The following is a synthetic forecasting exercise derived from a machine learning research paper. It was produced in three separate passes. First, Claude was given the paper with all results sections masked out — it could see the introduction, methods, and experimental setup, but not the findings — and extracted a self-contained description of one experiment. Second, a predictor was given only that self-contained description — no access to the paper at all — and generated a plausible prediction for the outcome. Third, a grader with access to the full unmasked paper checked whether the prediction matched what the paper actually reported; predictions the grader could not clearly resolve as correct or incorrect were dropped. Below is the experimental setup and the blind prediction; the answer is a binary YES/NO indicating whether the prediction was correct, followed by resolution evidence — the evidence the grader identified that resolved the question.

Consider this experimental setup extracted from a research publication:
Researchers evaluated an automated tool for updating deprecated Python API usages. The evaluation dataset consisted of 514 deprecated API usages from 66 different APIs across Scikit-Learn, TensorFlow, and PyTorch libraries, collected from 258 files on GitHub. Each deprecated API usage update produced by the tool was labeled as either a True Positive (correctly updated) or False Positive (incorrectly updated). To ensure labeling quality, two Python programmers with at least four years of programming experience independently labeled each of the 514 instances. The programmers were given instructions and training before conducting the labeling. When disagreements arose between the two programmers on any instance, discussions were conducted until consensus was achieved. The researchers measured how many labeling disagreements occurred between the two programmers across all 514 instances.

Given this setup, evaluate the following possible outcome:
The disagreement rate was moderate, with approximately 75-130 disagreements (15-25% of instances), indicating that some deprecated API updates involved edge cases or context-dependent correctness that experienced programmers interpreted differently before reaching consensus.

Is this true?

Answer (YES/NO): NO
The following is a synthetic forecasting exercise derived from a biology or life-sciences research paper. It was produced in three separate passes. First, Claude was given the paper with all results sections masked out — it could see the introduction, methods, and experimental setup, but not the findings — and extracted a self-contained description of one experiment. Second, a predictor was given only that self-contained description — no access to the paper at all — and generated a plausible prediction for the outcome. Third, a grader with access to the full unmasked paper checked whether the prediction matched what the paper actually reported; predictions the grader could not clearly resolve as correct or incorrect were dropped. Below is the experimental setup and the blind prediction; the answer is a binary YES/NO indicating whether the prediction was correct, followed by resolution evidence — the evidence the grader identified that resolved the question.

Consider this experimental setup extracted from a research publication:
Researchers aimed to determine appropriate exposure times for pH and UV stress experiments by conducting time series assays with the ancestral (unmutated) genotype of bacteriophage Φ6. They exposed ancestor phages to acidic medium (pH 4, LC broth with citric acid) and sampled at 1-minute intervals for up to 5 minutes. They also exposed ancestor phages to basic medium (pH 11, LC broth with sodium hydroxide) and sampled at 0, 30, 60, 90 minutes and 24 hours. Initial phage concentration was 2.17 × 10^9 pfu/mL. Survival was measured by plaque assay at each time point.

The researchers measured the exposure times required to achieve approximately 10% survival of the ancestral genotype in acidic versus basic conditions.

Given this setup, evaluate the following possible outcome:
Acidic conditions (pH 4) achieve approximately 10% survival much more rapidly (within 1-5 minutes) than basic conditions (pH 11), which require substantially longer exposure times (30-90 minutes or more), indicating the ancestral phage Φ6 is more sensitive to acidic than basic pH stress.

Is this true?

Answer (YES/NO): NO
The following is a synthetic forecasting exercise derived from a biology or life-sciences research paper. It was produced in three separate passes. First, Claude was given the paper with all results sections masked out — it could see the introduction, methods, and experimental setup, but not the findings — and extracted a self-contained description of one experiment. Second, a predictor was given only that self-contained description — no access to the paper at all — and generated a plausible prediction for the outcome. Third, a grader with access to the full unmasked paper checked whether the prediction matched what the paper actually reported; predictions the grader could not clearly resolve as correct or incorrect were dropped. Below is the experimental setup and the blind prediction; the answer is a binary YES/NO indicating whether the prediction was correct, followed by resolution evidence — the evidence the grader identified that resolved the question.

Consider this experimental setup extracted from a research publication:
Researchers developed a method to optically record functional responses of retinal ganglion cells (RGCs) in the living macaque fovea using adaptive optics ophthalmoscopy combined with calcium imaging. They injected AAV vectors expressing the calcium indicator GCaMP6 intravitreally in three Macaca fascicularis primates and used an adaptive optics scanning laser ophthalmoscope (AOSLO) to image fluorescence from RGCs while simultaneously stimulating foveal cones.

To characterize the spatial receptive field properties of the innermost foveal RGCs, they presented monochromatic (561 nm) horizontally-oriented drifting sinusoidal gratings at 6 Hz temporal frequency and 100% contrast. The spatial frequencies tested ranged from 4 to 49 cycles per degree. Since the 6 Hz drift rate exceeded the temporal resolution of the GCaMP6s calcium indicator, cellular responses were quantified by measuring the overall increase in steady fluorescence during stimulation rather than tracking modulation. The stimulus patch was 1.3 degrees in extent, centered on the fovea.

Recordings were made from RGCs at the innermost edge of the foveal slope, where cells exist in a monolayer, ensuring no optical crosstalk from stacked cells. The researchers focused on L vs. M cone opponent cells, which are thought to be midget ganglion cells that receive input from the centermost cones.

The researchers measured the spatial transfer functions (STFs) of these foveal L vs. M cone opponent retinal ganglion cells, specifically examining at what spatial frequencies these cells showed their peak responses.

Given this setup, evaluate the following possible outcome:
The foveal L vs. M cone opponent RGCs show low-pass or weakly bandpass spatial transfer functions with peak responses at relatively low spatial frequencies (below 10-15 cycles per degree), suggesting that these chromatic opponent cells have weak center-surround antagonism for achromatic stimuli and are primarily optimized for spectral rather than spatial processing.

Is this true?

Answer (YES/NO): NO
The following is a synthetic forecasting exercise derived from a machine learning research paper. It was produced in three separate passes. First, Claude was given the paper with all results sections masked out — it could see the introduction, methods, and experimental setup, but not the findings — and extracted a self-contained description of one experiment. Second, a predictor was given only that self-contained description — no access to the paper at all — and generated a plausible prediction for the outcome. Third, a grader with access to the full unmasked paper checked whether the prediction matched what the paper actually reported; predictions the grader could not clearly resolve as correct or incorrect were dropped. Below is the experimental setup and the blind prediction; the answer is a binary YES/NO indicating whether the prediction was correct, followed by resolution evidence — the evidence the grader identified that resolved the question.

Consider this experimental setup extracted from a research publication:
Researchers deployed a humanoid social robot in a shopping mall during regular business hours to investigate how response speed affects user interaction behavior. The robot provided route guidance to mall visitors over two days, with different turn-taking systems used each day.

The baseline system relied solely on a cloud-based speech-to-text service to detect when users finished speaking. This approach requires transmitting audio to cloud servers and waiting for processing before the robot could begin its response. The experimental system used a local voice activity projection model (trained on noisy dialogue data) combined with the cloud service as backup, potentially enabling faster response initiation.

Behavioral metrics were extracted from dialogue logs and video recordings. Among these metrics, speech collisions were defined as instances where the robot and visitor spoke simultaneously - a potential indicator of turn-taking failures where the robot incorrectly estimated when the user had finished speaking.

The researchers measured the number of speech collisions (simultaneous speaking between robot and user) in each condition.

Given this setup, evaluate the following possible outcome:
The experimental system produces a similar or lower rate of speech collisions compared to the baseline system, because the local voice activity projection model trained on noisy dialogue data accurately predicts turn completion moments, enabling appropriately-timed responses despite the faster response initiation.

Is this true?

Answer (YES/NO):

• What to produce
Going through the records above line by line, count those that hold the word "where", and answer with the number only.

• Exercise answer
2